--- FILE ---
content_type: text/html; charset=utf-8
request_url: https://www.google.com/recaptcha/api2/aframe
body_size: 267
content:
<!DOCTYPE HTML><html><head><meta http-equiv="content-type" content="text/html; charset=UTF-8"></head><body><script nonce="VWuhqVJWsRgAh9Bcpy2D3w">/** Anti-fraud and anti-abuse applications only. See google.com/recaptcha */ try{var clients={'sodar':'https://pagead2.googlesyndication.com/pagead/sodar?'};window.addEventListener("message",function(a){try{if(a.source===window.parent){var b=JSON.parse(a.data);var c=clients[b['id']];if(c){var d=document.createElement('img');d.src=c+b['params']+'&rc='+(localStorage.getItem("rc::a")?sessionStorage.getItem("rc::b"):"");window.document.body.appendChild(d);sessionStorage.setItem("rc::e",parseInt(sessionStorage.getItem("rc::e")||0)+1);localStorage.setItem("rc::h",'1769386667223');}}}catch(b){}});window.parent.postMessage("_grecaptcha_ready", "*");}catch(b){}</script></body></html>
::::::
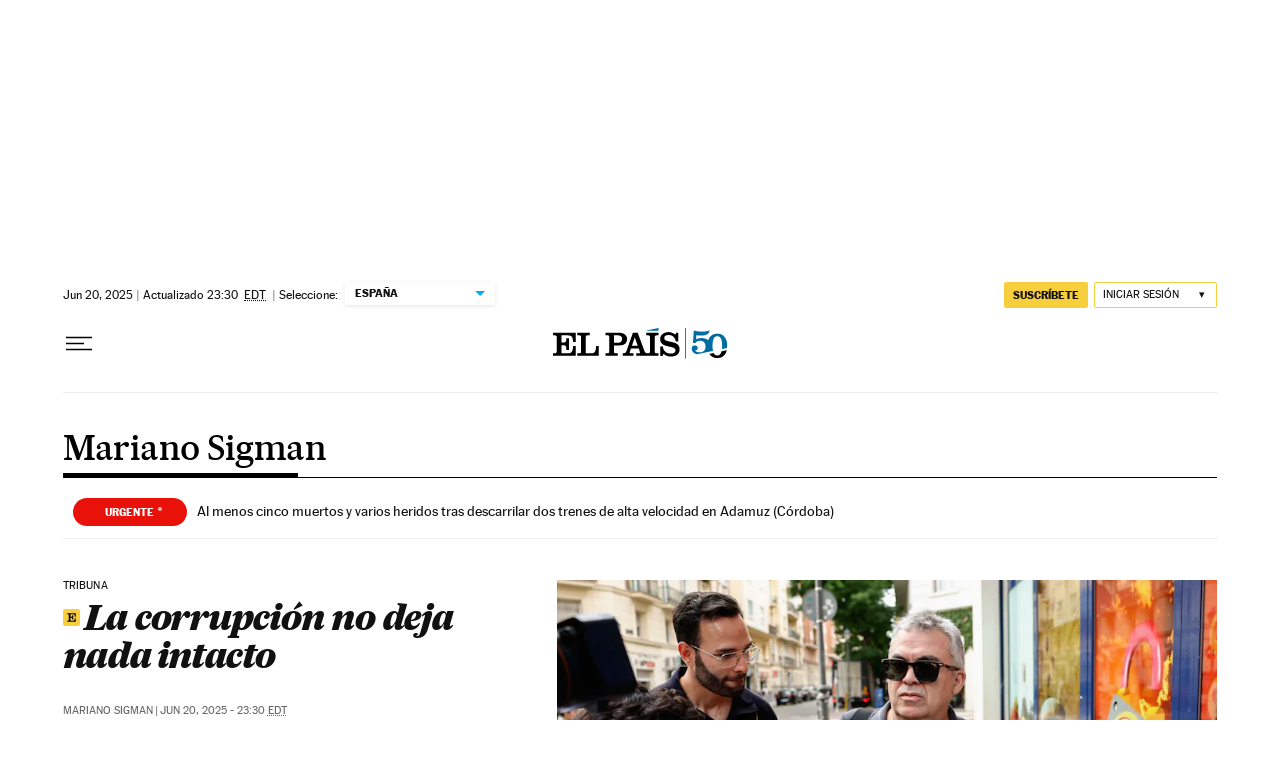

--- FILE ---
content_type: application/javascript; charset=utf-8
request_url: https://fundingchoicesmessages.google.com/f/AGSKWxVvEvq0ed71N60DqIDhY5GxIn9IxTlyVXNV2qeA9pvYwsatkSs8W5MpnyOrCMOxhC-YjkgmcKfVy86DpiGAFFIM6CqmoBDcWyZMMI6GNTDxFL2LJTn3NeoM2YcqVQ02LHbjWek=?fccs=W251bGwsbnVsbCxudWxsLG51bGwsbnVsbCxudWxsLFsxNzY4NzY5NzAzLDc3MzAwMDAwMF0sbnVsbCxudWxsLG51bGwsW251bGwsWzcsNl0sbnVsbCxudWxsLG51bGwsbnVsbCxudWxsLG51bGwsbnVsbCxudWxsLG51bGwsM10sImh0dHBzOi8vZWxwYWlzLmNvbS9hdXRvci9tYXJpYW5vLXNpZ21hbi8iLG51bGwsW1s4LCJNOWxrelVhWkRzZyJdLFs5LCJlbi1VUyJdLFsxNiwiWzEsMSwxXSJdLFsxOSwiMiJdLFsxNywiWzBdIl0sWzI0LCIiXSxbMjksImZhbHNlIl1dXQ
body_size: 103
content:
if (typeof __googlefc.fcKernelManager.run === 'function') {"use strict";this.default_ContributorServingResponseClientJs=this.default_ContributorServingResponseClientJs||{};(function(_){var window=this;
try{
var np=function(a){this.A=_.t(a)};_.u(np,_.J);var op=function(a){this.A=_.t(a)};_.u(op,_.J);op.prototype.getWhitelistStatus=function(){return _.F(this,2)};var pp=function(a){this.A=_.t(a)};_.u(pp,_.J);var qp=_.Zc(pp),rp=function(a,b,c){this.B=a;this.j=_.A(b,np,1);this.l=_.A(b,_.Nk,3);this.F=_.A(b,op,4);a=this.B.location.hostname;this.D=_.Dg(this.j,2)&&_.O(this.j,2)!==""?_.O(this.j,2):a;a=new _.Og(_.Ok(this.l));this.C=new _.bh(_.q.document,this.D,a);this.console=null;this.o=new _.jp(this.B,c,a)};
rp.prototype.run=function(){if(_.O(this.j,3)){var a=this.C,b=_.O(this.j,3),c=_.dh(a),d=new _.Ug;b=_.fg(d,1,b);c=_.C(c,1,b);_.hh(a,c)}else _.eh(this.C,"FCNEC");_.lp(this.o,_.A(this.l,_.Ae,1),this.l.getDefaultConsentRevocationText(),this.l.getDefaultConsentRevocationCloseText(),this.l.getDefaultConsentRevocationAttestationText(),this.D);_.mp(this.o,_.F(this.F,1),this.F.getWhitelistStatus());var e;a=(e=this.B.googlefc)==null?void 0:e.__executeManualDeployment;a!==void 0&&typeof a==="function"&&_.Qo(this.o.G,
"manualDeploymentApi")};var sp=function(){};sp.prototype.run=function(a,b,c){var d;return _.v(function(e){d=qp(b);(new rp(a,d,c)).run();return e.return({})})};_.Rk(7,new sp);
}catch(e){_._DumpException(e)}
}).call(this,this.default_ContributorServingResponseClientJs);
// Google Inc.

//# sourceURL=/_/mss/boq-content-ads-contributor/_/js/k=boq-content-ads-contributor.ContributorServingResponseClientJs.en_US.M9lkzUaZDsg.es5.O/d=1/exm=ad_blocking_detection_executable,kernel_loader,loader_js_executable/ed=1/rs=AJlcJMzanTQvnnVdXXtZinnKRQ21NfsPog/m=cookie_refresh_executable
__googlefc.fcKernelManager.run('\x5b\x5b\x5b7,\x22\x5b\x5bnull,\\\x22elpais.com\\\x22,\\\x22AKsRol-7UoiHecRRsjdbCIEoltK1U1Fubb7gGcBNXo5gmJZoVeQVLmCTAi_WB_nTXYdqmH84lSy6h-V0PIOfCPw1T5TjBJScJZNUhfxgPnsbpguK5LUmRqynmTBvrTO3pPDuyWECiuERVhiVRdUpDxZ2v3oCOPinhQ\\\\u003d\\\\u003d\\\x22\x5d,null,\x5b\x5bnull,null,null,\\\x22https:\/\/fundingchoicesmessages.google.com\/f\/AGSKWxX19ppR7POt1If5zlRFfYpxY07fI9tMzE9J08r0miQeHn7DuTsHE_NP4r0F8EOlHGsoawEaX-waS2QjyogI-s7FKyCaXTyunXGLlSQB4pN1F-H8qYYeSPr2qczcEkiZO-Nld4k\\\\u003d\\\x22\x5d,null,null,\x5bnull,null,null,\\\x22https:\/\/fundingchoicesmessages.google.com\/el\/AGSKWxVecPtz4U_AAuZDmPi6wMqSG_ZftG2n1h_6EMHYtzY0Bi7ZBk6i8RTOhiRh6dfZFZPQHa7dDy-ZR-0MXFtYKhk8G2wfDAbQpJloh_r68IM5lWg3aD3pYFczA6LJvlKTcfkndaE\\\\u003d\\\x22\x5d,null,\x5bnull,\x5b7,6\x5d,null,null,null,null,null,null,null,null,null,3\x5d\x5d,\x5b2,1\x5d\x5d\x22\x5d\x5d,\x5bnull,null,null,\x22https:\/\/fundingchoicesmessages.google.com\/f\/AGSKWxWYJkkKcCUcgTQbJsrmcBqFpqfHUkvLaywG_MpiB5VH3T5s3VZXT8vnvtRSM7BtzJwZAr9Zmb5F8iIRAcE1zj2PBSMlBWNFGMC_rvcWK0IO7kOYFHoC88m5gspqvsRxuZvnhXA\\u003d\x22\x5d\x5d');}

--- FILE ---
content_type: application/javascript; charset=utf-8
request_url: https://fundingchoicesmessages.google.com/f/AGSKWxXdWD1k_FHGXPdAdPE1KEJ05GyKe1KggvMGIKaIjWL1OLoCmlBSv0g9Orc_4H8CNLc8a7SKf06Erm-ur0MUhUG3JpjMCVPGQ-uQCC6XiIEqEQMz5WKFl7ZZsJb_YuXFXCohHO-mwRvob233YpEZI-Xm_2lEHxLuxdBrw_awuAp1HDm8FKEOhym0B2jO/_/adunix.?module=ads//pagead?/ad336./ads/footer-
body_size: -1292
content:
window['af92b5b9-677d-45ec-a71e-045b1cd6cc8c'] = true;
::::::
**Task requirements**
In the listing above, locate each line with "window" and copy it.

**Answer to this task**
<!DOCTYPE HTML><html><head><meta http-equiv="content-type" content="text/html; charset=UTF-8"></head><body><script nonce="VWuhqVJWsRgAh9Bcpy2D3w">/** Anti-fraud and anti-abuse applications only. See google.com/recaptcha */ try{var clients={'sodar':'https://pagead2.googlesyndication.com/pagead/sodar?'};window.addEventListener("message",function(a){try{if(a.source===window.parent){var b=JSON.parse(a.data);var c=clients[b['id']];if(c){var d=document.createElement('img');d.src=c+b['params']+'&rc='+(localStorage.getItem("rc::a")?sessionStorage.getItem("rc::b"):"");window.document.body.appendChild(d);sessionStorage.setItem("rc::e",parseInt(sessionStorage.getItem("rc::e")||0)+1);localStorage.setItem("rc::h",'1769386667223');}}}catch(b){}});window.parent.postMessage("_grecaptcha_ready", "*");}catch(b){}</script></body></html>
if (typeof __googlefc.fcKernelManager.run === 'function') {"use strict";this.default_ContributorServingResponseClientJs=this.default_ContributorServingResponseClientJs||{};(function(_){var window=this;
window['af92b5b9-677d-45ec-a71e-045b1cd6cc8c'] = true;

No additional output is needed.